*Source data*:
========

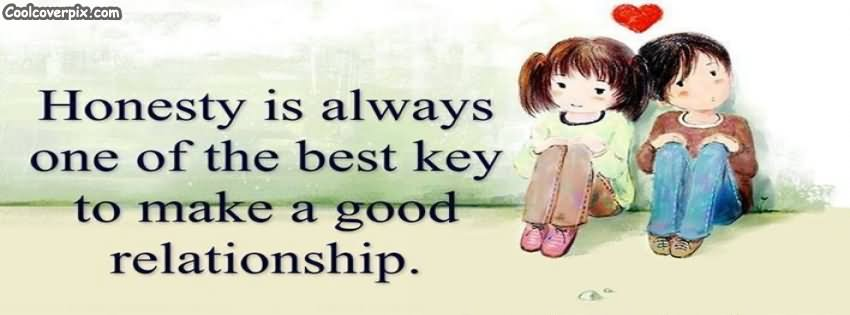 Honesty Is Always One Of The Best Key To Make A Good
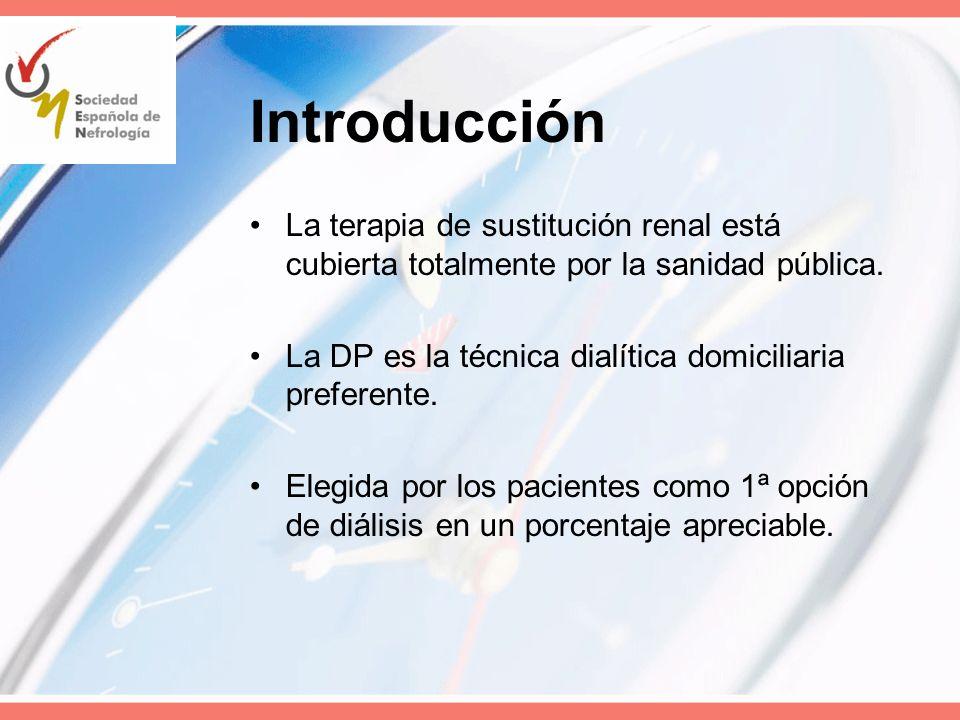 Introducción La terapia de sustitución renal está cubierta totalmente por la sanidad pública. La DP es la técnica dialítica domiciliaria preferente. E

========

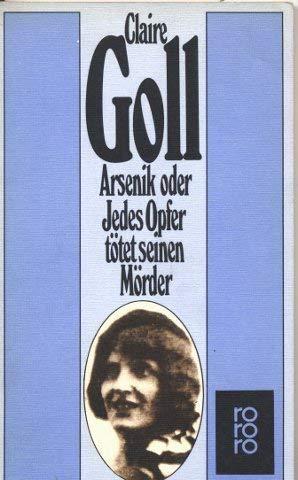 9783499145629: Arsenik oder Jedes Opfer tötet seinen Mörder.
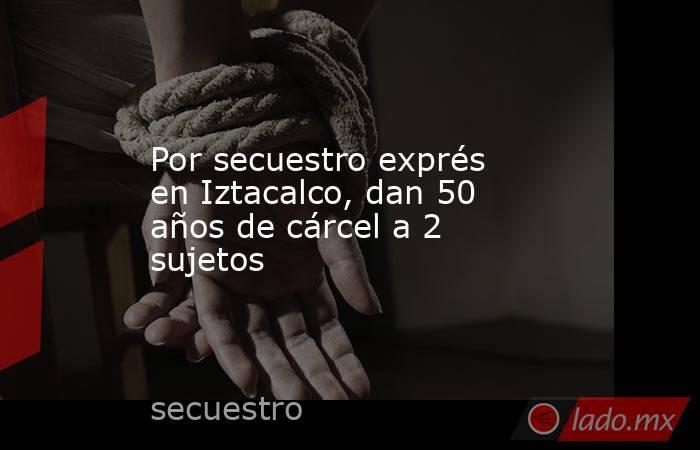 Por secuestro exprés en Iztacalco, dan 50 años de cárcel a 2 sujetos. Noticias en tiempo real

========

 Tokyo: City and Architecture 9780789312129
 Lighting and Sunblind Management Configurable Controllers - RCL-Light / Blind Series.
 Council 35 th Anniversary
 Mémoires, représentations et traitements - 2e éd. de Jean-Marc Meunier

========

*Work instructions*: Copy the lines above exactly. Start with the line containing "Council 35 th Anniversary", end with the line containing "Mémoires, représentations et", and include both.

*Expected output*:
 Council 35 th Anniversary
 Mémoires, représentations et traitements - 2e éd. de Jean-Marc Meunier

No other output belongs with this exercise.